As opioids continue to cause overdose deaths, a new study suggests that making medical cannabis available and affordable could help patients reduce their use of prescription painkillers.
“Although cannabis has historically been characterized as a potential ‘gateway drug,’ it may also serve as a harm reduction tool for some patients seeking to reduce their reliance on higher-risk opioid medications,” researchers at the University of Pennsylvania Perelman School of Medicine found.
The study, a prospective observational trial at the Hospital of the University of Pennsylvania, followed 29 adults over five months. All had been living with chronic pain for years—an average of 11 years—and were already taking opioid medications, but struggled to taper off of them despite other treatments.
The study is unique in its focus on cost as a factor in access to medical marijuana, with the researchers describing their work as “the first prospective observational study evaluating medical cannabis as an alternative to opioids in a setting where cost was removed as a major barrier.”
Participants were recruited from a university outpatient chronic pain clinic and then completed monthly pain assessments using the Numeric Pain Rating Scale (NRS). The researchers measured daily opioid use, measured in milligrams of morphine equivalents (MME).
“Seven patients (24%) were able to completely discontinue opioid therapy at the end of the study, five of whom did so by the second month.
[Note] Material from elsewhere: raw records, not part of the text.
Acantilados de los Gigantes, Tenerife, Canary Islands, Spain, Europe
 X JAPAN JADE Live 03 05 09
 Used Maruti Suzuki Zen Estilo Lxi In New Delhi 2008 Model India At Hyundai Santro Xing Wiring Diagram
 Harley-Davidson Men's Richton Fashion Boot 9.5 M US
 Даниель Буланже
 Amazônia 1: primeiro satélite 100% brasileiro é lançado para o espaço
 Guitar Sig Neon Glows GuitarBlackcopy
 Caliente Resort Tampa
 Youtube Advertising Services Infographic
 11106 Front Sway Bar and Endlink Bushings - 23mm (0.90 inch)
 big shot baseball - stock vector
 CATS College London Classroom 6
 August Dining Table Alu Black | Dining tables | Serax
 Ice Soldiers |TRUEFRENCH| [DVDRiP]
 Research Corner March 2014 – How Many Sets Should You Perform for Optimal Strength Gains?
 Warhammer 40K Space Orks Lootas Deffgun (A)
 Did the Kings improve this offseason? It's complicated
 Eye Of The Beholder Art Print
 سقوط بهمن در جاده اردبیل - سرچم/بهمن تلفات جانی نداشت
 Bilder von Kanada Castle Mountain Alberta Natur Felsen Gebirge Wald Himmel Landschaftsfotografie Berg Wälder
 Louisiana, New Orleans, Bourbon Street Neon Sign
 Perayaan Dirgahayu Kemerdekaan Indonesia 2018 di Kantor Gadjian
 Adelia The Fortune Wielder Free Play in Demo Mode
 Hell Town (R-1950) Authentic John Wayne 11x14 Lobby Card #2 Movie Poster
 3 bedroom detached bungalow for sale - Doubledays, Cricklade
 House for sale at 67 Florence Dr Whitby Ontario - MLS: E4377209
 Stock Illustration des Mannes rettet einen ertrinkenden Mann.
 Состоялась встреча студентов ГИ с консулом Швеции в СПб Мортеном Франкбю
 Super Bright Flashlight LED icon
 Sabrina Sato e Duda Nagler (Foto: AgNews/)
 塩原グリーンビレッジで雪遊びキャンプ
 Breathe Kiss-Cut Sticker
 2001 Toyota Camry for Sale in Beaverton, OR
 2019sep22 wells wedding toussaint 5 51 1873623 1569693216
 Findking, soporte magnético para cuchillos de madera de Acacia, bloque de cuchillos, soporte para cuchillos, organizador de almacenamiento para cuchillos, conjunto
Pain levels also decreased over time,” the authors wrote.
Notably, “there was a statistically significant reduction in mean pain scores experienced over the five-month study period,” says the paper published in the Cureus Journal of Medical Science.
“There was also a reduction in average opioid consumption of about 32 MME per day, which remained the same throughout the follow-up. In addition, seven patients were able to completely discontinue opioid therapy during the study.”
“Mean daily opioid consumption decreased from 46.8 MME/day at baseline to 16.2 MME/day at one month and remained low during the five-month follow-up period,” the researchers found.
What set the new study apart was not just the inclusion of medical cannabis, but the deliberate removal of cost as a barrier. Participants “consistently identified cost as a major barrier to initiating medical cannabis” before enrolling in the study, the document says.
Noting the novelty of the study, they added their hypothesis: “Improving access to medical cannabis will allow a subset of patients, especially those with a high cost barrier, to reduce or discontinue opioid use while maintaining adequate pain control.”
“These results suggest that medical cannabis may be a useful adjunctive therapy to reduce opioid use, relieve chronic pain, and improve health-related quality of life,” they concluded.
“The findings of this study add to the body of literature supporting the safety profile and potential therapeutic role of cannabis.”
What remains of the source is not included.